A total of 385 extracts from 150 fungal endophytes were evaluated in antimicrobial screening tests. The results showed that 47% of extracts from 92 isolates (61.3%) inhibited at least one test microorganism. Of these, the endophytic fungi that produced secondary metabolites had most activity against Gram-positive bacteria (S. aureus ATCC25923 and MRSA-SK1) with 65 and 70 isolates, followed by M. gypseum (59 isolates), C. neoformans (35 isolates) and C. albicans (21 isolates). Only two endophytic fungal extracts inhibited P. aeruginosa and none inhibited E. coli (Table 1). It is interesting to note that both strains of S. aureus tested gave very similar results. S. aureus ATCC25923 is a susceptible strain whereas MRSA is resistant to methicillin. MRSA has the mecA gene encoding for an altered penicillin binding protein gene (PBP2a) which has low affinity to beta-lactam antibiotics (Barber 1963). It is well known that MRSA are multi-drug resistant strains (Kwong et al. 2008). This may indicate that different resistance mechanisms are involved in the resistance of MRSA to different classes of antibiotics. Active fungal crude extracts in this study may act on different or new targets.

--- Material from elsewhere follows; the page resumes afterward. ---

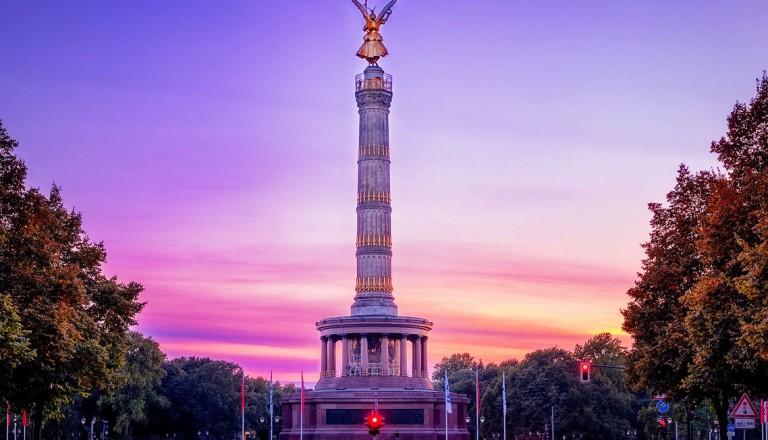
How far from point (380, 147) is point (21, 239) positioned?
200 ft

Table 1 Selected endophytic fungi from various mangrove species and their antimicrobial activity against pathogenic microorganisms

Among the active crude extracts, hexane extracts from fungal mycelia had the highest inhibitory activity in the screening tests with 51%, followed by ethyl acetate extracts from the mycelia (46.5%) and ethyl acetate extracts from the fermentation broths (44.8%). This result indicated that most of the active materials were present in the fungal mycelia. Active extracts may contain cell-bound components and low polarity substances.

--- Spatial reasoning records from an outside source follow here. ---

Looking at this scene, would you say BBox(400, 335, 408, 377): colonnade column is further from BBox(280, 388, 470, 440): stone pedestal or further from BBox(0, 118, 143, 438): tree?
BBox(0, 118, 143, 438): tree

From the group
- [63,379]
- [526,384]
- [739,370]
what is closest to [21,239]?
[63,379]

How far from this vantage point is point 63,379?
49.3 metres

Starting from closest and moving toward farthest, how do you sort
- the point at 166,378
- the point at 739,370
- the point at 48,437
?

A total of 181 active extracts inhibited 1–5 strains of the test microorganisms (Fig. 1). Most of them (35.4%) inhibited 2 strains. Only 7.2% had a broad antimicrobial spectrum that inhibited 5 strains of test microorganisms that included S. aureus, MRSA-SK1, C. albicans, C. neoformans and M. gypseum. In this study, we found six endophytic fungi that produced extracts with low MIC values against test microorganisms (Table S1, see Electronic Supplementary Material). These isolates were MA12, MA34, MA96, MA148, MA156 and MA194. The MIC values of their extracts were comparable to the MIC values of standard drugs. MA194 isolated from Rhizophora apiculata showed the broadest antimicrobial spectrum against Gram-positive bacteria, yeasts and M. gypseum (MIC 8–32 μg ml−1).

Fig. 1
figure 1

Number of test strains inhibited by mangrove endophytic fungal crude extracts

Distribution and identification of endophytic fungi with antimicrobial activity

Among the antimicrobial active isolates listed in Table S1 only two isolates (MA34 and MA99) can be identified based on their morphology as Xylaria cubensis and Pestalotiopsis sp., respectively. The rest did not sporulate in culture and were identified as sterilia mycelia. Based on their morphology and LSU and ITS sequence analyses, our active mangrove endophytic fungal isolates can be classified into six genera, Acremonium, Diaporthe, Hypoxylon, Pestalotiopsis, Phomopsis, and Xylaria. The genera Diaporthe, Phomopsis, Pestalotiopsis and Xylaria have been reported to be the most common endophytes isolated from mangrove plants (Cheng et al. 2008; Huang et al. 2008; Pang et al. 2008; Chareprasert et al. 2010). Many mangrove endophytes have been reported to produce antimicrobial substances such as Colletotrichum sp., Xylaria sp., Pestalotiopsis sp., Paecilomyces sp., Phomopsis sp. and Phoma sp. (Pang et al. 2008; Schulz et al. 2008). Moreover, Hypoxylon spp. found in this study have never been previously reported as mangrove fungal endophytes. (Chareprasert et al. 2010) reported that Cladosporium sp. from Thespesia populneoides and Xylaria sp. 1 from Acanthus ilicifolius caused considerable inhibition to Gram-positive and Gram-negative bacteria. They collected mangrove plants from the west coast area in Chanthaburi Province and the upper southern part of Thailand, Prachuap Khiri Khan and Ranong Provinces whereas our collecting sites were from the lower southern part. Results from these studies have indicated that endophytic fungi from mangrove plants from Thailand could be a good source of antimicrobial natural products.